(Rows of spatial question data)

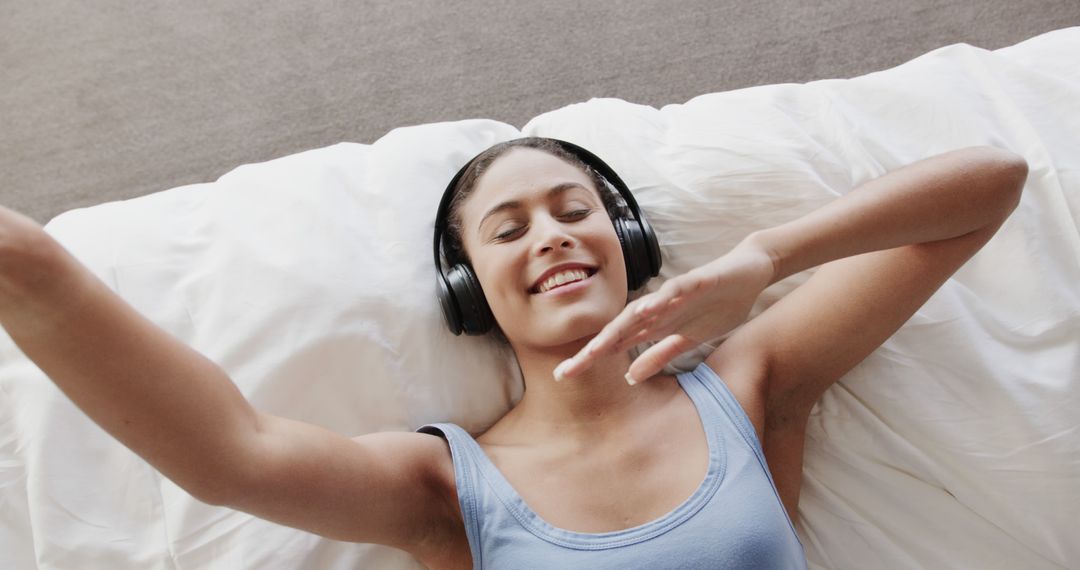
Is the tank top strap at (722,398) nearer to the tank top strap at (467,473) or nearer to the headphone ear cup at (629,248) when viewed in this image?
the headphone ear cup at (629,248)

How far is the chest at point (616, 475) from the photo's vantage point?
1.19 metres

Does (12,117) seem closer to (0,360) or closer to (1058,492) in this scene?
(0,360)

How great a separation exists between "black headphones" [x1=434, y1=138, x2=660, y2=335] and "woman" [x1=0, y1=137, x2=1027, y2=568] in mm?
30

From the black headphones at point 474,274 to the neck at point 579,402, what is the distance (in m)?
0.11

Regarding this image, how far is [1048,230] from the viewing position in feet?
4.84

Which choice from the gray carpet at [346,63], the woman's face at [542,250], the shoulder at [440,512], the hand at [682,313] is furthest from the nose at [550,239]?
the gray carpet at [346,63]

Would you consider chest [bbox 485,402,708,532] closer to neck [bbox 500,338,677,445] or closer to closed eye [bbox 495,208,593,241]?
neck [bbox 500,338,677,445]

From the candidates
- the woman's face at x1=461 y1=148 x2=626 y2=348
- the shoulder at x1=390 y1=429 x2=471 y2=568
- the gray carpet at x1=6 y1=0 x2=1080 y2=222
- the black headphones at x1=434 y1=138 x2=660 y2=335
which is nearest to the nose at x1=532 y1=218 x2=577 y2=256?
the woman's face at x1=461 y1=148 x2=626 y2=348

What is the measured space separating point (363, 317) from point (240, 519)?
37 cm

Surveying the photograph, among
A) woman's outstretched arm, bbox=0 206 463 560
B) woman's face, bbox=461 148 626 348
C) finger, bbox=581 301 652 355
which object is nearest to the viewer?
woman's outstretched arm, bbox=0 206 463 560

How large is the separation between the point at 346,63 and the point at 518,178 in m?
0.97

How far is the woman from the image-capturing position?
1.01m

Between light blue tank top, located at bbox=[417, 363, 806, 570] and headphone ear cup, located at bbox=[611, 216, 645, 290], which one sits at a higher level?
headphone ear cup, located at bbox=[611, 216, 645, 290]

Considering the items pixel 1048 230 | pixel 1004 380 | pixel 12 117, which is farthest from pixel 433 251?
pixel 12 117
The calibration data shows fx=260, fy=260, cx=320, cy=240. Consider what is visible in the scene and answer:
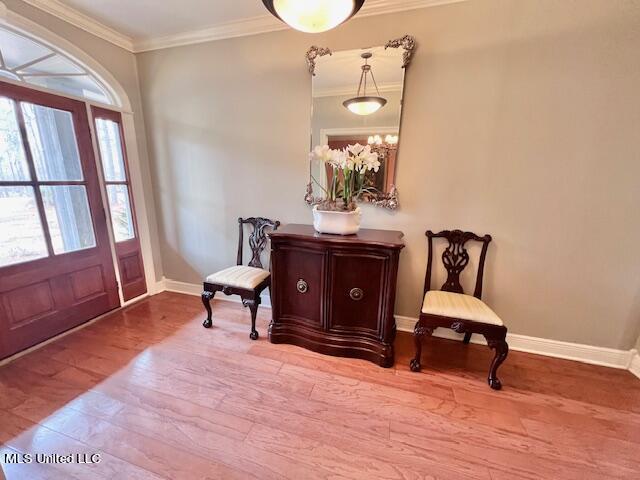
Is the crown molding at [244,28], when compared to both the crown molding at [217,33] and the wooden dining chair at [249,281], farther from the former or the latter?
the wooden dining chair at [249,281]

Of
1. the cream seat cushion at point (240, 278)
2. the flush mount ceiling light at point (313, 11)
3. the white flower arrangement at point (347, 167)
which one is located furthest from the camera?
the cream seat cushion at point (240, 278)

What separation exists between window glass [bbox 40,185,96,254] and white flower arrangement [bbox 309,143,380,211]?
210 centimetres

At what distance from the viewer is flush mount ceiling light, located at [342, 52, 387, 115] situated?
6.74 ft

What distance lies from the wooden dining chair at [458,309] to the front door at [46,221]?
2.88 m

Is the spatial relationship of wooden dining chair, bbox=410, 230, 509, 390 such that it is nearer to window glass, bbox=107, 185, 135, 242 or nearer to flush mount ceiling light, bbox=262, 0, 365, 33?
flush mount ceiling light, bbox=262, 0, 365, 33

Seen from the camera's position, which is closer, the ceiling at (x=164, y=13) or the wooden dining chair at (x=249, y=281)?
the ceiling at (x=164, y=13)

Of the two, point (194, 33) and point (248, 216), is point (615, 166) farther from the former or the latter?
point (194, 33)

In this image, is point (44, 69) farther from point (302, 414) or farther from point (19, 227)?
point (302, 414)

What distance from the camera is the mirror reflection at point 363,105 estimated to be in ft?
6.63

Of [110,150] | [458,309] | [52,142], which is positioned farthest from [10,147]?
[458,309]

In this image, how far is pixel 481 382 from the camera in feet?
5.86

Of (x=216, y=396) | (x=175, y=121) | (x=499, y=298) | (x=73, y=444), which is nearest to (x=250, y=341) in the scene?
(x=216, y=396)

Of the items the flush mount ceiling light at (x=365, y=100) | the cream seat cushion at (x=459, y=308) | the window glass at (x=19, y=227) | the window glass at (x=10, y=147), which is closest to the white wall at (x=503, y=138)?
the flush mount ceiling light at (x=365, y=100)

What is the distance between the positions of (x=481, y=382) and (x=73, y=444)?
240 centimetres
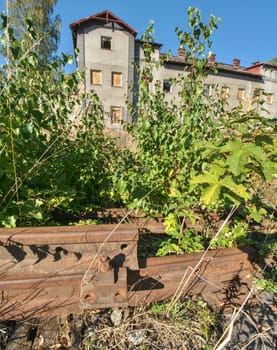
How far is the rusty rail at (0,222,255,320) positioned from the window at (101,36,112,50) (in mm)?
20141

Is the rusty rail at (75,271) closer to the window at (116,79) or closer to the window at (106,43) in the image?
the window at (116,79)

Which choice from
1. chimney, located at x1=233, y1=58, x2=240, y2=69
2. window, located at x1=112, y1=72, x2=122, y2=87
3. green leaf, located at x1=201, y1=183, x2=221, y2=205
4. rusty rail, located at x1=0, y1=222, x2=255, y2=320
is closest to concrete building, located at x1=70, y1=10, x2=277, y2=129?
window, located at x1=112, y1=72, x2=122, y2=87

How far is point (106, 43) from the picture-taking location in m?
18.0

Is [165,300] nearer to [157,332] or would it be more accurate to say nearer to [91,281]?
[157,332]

==

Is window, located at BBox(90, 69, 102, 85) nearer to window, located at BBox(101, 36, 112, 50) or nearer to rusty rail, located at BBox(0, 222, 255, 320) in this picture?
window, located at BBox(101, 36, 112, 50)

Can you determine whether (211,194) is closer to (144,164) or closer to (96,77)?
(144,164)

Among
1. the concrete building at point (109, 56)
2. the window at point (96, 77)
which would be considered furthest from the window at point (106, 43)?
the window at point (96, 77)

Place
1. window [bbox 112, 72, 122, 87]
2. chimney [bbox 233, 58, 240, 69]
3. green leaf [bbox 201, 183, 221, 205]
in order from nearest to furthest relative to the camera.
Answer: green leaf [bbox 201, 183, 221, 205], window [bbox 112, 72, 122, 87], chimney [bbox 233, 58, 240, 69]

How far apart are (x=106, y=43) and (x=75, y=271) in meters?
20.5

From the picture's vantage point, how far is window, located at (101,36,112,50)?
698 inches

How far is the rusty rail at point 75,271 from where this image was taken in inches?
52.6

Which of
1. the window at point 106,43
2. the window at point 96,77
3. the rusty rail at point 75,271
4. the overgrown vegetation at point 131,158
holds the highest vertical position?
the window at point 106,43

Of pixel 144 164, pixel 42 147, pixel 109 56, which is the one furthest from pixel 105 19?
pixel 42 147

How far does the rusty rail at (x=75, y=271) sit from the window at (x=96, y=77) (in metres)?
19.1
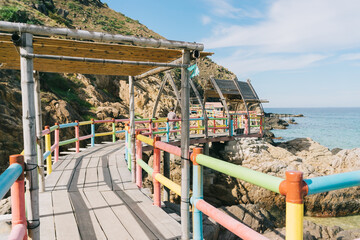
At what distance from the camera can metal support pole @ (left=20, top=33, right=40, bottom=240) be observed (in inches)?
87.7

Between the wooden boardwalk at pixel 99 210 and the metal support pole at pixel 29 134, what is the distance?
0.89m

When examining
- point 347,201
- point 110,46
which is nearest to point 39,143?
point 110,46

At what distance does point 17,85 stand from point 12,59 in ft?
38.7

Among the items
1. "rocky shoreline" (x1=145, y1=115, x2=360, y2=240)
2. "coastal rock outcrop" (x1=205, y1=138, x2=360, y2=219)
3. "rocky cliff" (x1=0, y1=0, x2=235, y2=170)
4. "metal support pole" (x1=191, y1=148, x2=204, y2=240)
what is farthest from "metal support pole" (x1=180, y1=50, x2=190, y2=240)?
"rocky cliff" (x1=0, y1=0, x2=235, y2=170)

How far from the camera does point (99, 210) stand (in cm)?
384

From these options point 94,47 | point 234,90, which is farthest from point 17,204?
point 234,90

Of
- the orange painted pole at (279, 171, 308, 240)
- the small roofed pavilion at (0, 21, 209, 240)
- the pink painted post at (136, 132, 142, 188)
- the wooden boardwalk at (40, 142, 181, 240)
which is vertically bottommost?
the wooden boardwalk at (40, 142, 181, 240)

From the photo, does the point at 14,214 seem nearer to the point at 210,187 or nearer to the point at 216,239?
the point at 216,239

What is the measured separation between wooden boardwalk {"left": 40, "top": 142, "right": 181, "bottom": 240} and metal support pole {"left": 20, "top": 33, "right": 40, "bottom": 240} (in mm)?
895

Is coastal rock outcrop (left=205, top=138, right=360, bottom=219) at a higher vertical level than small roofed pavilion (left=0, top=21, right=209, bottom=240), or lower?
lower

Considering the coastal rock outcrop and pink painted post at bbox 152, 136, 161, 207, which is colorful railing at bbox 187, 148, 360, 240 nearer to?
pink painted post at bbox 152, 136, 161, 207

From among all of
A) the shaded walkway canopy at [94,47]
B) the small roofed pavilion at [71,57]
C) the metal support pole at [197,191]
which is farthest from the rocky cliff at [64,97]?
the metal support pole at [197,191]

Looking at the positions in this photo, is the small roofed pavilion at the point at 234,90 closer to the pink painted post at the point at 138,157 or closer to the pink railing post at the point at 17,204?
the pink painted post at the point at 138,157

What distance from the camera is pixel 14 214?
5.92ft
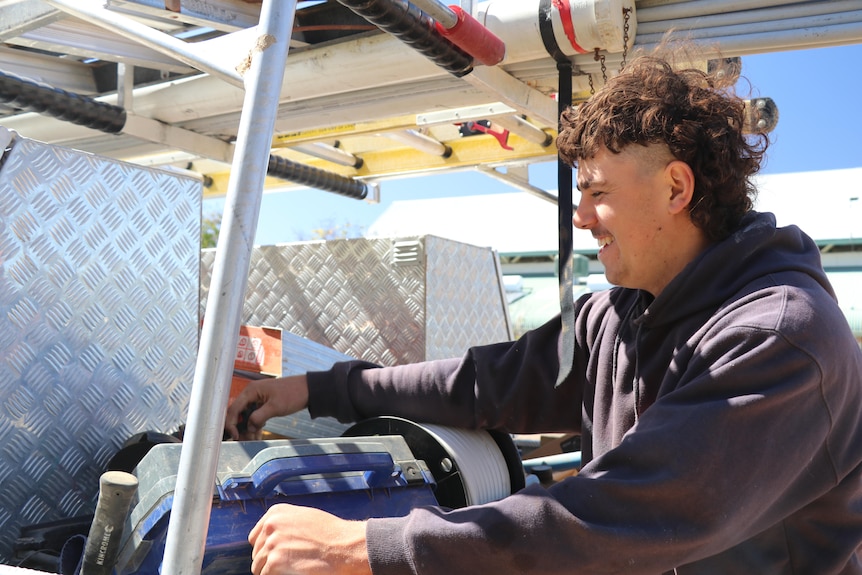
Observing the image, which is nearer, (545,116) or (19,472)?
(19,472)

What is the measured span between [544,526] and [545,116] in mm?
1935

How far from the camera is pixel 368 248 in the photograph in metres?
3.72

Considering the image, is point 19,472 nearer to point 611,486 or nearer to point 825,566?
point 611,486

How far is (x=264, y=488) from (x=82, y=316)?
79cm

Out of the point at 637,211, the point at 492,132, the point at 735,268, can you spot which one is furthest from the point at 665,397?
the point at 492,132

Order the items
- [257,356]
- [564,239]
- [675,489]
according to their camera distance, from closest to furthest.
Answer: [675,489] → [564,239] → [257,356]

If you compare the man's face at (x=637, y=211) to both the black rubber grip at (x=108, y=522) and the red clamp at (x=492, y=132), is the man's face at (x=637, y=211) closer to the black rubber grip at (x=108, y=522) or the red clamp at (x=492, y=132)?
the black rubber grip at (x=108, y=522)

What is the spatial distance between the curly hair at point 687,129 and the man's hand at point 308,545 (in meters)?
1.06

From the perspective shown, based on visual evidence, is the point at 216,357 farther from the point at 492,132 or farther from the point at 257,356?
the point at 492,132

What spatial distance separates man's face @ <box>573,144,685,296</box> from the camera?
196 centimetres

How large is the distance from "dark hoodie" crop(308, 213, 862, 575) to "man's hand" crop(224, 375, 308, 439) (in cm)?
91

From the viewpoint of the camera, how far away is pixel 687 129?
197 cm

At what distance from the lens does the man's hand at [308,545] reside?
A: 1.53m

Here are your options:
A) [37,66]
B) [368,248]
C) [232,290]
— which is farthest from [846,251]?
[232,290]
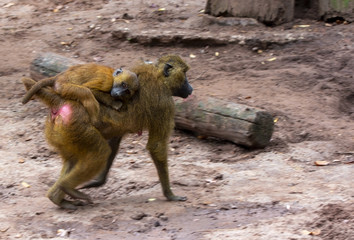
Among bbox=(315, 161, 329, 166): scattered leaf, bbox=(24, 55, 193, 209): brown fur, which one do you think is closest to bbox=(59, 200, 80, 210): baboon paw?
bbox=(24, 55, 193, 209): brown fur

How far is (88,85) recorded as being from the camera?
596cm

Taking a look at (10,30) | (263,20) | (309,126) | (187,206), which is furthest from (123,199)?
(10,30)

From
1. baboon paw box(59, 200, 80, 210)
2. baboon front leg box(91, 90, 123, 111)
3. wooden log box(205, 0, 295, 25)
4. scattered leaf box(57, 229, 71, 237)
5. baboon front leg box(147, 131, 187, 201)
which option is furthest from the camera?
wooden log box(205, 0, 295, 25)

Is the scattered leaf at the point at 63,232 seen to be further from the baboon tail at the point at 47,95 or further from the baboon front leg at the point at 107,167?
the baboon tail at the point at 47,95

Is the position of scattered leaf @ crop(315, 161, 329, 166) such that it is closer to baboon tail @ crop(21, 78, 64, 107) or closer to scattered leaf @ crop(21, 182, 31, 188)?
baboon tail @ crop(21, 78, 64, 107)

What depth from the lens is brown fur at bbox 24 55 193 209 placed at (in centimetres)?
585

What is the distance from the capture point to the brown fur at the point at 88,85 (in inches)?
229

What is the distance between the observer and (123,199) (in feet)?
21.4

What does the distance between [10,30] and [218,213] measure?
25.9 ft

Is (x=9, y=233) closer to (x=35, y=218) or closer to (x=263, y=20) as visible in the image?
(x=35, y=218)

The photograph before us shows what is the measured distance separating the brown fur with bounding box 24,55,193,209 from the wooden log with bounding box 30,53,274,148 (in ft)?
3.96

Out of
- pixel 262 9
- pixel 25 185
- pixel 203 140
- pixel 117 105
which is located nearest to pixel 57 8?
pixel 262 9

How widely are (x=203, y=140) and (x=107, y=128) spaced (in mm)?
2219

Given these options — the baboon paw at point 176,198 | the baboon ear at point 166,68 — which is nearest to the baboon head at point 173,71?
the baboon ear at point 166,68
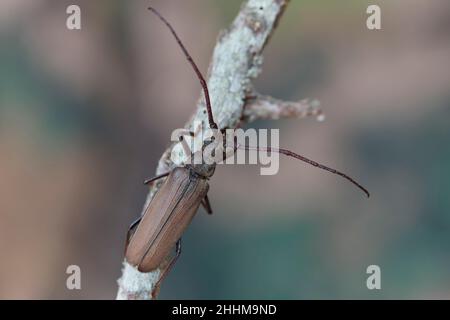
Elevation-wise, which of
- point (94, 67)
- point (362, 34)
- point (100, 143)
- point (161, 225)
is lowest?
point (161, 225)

* * *

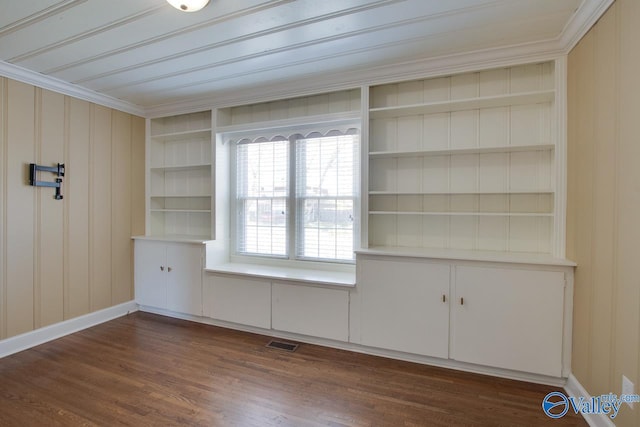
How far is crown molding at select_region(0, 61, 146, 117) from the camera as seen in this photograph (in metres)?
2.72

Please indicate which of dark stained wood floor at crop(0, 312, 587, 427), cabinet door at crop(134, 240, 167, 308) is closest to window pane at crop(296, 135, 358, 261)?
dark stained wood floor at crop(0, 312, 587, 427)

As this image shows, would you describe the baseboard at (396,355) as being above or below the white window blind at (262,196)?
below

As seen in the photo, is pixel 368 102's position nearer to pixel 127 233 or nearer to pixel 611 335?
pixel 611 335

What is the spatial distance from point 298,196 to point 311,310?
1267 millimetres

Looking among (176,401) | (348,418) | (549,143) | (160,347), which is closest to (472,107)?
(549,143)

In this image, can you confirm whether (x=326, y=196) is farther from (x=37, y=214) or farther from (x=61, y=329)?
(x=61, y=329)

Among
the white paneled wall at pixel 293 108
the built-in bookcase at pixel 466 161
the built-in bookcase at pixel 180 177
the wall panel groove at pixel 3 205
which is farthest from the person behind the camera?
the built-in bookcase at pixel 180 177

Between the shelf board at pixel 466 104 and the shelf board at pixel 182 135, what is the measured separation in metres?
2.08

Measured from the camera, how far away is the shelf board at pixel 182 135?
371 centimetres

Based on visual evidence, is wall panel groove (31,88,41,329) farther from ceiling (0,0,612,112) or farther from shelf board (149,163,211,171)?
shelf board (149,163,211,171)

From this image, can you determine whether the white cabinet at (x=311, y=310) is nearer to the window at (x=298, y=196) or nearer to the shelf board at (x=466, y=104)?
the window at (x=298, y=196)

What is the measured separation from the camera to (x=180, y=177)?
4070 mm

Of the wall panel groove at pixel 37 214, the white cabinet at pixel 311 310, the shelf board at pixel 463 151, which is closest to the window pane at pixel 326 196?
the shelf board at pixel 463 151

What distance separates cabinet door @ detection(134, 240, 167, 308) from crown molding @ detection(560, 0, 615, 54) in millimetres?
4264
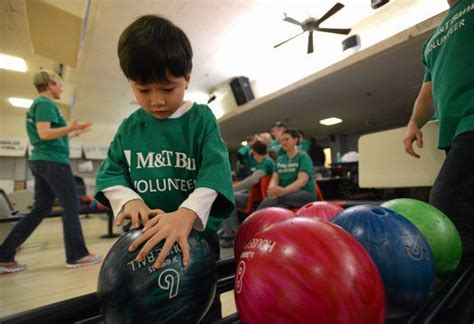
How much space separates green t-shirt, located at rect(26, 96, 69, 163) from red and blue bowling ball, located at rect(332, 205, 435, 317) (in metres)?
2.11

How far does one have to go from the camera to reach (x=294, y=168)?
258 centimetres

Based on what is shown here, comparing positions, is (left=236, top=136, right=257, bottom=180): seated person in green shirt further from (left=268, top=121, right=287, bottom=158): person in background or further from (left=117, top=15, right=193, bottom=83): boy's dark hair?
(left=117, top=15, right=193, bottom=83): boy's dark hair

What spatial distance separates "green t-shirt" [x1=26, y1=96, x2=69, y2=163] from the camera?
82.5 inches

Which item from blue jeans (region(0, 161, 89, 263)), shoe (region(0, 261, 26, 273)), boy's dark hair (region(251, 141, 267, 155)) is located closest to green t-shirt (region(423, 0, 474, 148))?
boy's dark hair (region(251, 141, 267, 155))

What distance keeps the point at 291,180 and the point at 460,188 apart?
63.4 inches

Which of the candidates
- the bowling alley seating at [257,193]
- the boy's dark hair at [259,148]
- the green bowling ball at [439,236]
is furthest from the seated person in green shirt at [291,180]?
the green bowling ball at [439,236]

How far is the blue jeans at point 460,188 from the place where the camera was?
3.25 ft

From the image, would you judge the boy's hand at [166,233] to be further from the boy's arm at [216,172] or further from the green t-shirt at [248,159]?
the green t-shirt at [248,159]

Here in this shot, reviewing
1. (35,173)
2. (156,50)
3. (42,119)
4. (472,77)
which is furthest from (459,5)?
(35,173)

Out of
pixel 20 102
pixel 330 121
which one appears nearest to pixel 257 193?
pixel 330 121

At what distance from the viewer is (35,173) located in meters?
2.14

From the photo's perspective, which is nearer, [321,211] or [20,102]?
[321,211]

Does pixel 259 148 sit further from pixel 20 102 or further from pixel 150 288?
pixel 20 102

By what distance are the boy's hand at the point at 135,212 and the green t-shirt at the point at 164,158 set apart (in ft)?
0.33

▸ What the exercise asks:
Count the lines in the listing that contain the word "viewer", and give only the number.

▸ The completed task:
3